WHAT NEEDS TO BE DONE - Filter the listing below, copying every line in which the word "DESCRIPTION" appears.

(Beginning of LISTED ENTRIES)

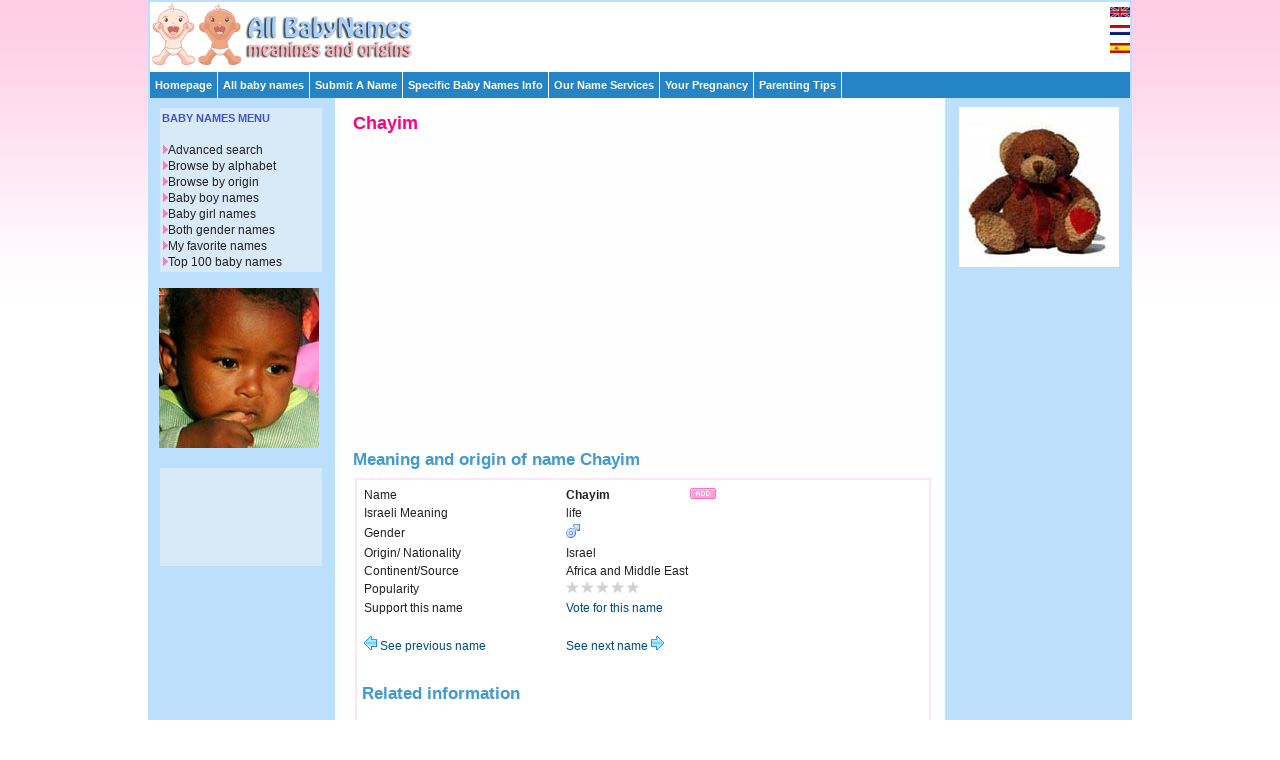

--- FILE ---
content_type: text/html; charset=utf-8
request_url: https://www.google.com/recaptcha/api2/aframe
body_size: 268
content:
<!DOCTYPE HTML><html><head><meta http-equiv="content-type" content="text/html; charset=UTF-8"></head><body><script nonce="V6jwoGnIIMeXpuX4xlKxgQ">/** Anti-fraud and anti-abuse applications only. See google.com/recaptcha */ try{var clients={'sodar':'https://pagead2.googlesyndication.com/pagead/sodar?'};window.addEventListener("message",function(a){try{if(a.source===window.parent){var b=JSON.parse(a.data);var c=clients[b['id']];if(c){var d=document.createElement('img');d.src=c+b['params']+'&rc='+(localStorage.getItem("rc::a")?sessionStorage.getItem("rc::b"):"");window.document.body.appendChild(d);sessionStorage.setItem("rc::e",parseInt(sessionStorage.getItem("rc::e")||0)+1);localStorage.setItem("rc::h",'1769123540215');}}}catch(b){}});window.parent.postMessage("_grecaptcha_ready", "*");}catch(b){}</script></body></html>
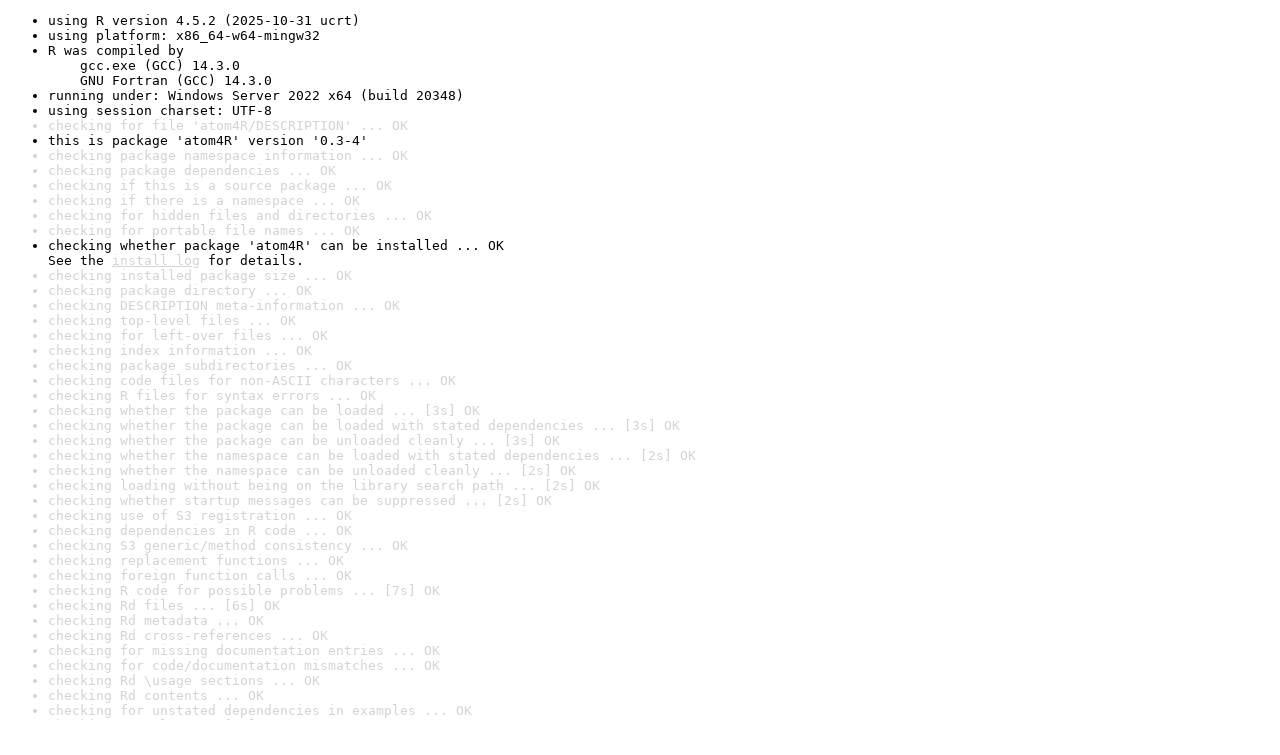

--- FILE ---
content_type: text/html
request_url: https://www.r-project.org/nosvn/R.check/r-release-windows-x86_64/atom4R-00check.html
body_size: 1028
content:
<!DOCTYPE html>
<html>
<head>
<title>Check results for 'atom4R'</title>
<meta http-equiv="Content-Type" content="text/html; charset=utf-8"/>
<meta name="viewport" content="width=device-width, initial-scale=1.0, user-scalable=yes"/>
<link rel="stylesheet" type="text/css" href="../R_check_log.css"/>
</head>
<body>
<div class="container">
<ul>
<li>using R version 4.5.2 (2025-10-31 ucrt)</li>
<li>using platform: x86_64-w64-mingw32</li>
<li>R was compiled by
&nbsp;&nbsp;&nbsp;&nbsp;gcc.exe (GCC) 14.3.0
&nbsp;&nbsp;&nbsp;&nbsp;GNU Fortran (GCC) 14.3.0</li>
<li>running under: Windows Server 2022 x64 (build 20348)</li>
<li>using session charset: UTF-8</li>
<li class="gray">checking for file 'atom4R/DESCRIPTION' ... OK</li>
<li>this is package 'atom4R' version '0.3-4'</li>
<li class="gray">checking package namespace information ... OK</li>
<li class="gray">checking package dependencies ... OK</li>
<li class="gray">checking if this is a source package ... OK</li>
<li class="gray">checking if there is a namespace ... OK</li>
<li class="gray">checking for hidden files and directories ... OK</li>
<li class="gray">checking for portable file names ... OK</li>
<li>checking whether package 'atom4R' can be installed ... OK
See the <a href="https://www.r-project.org/nosvn/R.check/r-release-windows-x86_64/atom4R-00install.html" class="gray">install log</a> for details.</li>
<li class="gray">checking installed package size ... OK</li>
<li class="gray">checking package directory ... OK</li>
<li class="gray">checking DESCRIPTION meta-information ... OK</li>
<li class="gray">checking top-level files ... OK</li>
<li class="gray">checking for left-over files ... OK</li>
<li class="gray">checking index information ... OK</li>
<li class="gray">checking package subdirectories ... OK</li>
<li class="gray">checking code files for non-ASCII characters ... OK</li>
<li class="gray">checking R files for syntax errors ... OK</li>
<li class="gray">checking whether the package can be loaded ... [3s] OK</li>
<li class="gray">checking whether the package can be loaded with stated dependencies ... [3s] OK</li>
<li class="gray">checking whether the package can be unloaded cleanly ... [3s] OK</li>
<li class="gray">checking whether the namespace can be loaded with stated dependencies ... [2s] OK</li>
<li class="gray">checking whether the namespace can be unloaded cleanly ... [2s] OK</li>
<li class="gray">checking loading without being on the library search path ... [2s] OK</li>
<li class="gray">checking whether startup messages can be suppressed ... [2s] OK</li>
<li class="gray">checking use of S3 registration ... OK</li>
<li class="gray">checking dependencies in R code ... OK</li>
<li class="gray">checking S3 generic/method consistency ... OK</li>
<li class="gray">checking replacement functions ... OK</li>
<li class="gray">checking foreign function calls ... OK</li>
<li class="gray">checking R code for possible problems ... [7s] OK</li>
<li class="gray">checking Rd files ... [6s] OK</li>
<li class="gray">checking Rd metadata ... OK</li>
<li class="gray">checking Rd cross-references ... OK</li>
<li class="gray">checking for missing documentation entries ... OK</li>
<li class="gray">checking for code/documentation mismatches ... OK</li>
<li class="gray">checking Rd \usage sections ... OK</li>
<li class="gray">checking Rd contents ... OK</li>
<li class="gray">checking for unstated dependencies in examples ... OK</li>
<li class="gray">checking examples ... [6s] OK</li>
<li class="gray">checking for unstated dependencies in 'tests' ... OK</li>
<li>checking tests ... [6s] OK
&nbsp;&nbsp;Running 'test-all.R' [5s]</li>
<li class="gray">checking PDF version of manual ... [28s] OK</li>
<li class="gray">checking HTML version of manual ... [25s] OK</li>
<li class="gray">DONE</li>
</ul>
<p>
Status: OK
</p>
</div>
</body>
</html>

(End of LISTED ENTRIES)

WRITTEN SOLUTION -
<li class="gray">checking for file 'atom4R/DESCRIPTION' ... OK</li>
<li class="gray">checking DESCRIPTION meta-information ... OK</li>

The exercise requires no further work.